WHAT IS ASKED → Can you copy the lines from the one that contains "How much of" through the end of the material below, exactly and with nothing else?

Spatial reasoning dataset excerpts →

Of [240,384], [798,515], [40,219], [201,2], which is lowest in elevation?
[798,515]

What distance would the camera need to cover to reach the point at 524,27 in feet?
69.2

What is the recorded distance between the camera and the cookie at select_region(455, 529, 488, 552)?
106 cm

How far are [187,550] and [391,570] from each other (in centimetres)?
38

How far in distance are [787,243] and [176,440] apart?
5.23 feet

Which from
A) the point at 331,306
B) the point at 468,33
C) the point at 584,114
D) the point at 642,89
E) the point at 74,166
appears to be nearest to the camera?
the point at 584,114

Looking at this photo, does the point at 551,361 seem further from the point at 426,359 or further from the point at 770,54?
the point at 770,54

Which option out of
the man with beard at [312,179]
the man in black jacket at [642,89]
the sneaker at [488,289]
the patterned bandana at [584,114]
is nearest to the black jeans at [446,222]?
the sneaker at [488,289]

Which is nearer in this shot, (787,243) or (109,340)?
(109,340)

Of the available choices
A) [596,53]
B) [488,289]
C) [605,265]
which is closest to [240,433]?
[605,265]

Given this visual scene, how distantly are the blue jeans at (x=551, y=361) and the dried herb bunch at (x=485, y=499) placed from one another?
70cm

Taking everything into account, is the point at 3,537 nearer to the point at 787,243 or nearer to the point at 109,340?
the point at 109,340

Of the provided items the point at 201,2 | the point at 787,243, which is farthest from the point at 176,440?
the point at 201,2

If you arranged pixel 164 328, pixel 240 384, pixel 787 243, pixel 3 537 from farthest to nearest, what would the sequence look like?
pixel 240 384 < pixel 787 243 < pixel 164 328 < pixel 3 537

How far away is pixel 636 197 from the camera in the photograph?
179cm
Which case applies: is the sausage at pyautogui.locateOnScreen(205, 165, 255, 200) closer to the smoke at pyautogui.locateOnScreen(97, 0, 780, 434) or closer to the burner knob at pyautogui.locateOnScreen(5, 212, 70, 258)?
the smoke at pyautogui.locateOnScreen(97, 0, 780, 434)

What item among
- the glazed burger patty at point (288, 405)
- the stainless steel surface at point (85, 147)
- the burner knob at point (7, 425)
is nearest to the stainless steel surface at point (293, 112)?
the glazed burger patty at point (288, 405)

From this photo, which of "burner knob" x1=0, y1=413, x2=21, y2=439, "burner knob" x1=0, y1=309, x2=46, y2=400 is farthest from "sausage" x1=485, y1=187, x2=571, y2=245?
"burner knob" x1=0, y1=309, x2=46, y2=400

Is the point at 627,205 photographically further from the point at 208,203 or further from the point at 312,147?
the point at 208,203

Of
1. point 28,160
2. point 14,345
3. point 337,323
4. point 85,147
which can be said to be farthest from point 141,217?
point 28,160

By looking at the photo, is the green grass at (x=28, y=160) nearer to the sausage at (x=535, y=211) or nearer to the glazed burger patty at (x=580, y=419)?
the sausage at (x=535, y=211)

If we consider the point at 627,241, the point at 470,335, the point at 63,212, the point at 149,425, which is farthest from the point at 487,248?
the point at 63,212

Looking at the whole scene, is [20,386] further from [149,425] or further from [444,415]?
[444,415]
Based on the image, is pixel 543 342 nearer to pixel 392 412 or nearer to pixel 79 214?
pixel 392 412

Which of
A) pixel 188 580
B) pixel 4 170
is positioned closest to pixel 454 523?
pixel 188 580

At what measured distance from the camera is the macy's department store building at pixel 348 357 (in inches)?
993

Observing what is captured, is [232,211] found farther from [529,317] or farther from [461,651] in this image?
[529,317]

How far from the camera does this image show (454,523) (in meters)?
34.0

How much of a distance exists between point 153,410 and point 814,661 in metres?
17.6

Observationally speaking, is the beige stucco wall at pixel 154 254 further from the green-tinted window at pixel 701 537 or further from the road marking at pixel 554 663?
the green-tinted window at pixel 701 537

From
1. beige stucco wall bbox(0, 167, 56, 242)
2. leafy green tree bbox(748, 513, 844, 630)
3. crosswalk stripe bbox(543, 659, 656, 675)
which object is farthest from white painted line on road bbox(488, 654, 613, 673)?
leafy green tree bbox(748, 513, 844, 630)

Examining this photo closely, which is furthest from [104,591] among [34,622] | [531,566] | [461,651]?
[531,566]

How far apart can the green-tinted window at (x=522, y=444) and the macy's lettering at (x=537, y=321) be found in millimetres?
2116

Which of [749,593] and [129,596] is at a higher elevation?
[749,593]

THE COMPLETED TASK →
How much of a distance exists between point 153,410 and point 814,661 in metres?
17.6

Observationally speaking, is the beige stucco wall at pixel 154 254 further from the green-tinted window at pixel 701 537 or further from the road marking at pixel 554 663?
the green-tinted window at pixel 701 537

From
1. beige stucco wall bbox(0, 167, 56, 242)
2. leafy green tree bbox(748, 513, 844, 630)
3. crosswalk stripe bbox(543, 659, 656, 675)
which object is farthest from white painted line on road bbox(488, 654, 613, 673)?
leafy green tree bbox(748, 513, 844, 630)

Examining this photo closely, which is furthest from [104,591] among [34,622] | [531,566] | [461,651]?
[531,566]

How far apart can the green-tinted window at (x=522, y=444) and the macy's lettering at (x=537, y=321) be found in millimetres?
2116

Which of [749,593] and [129,596] is at a higher elevation?
[749,593]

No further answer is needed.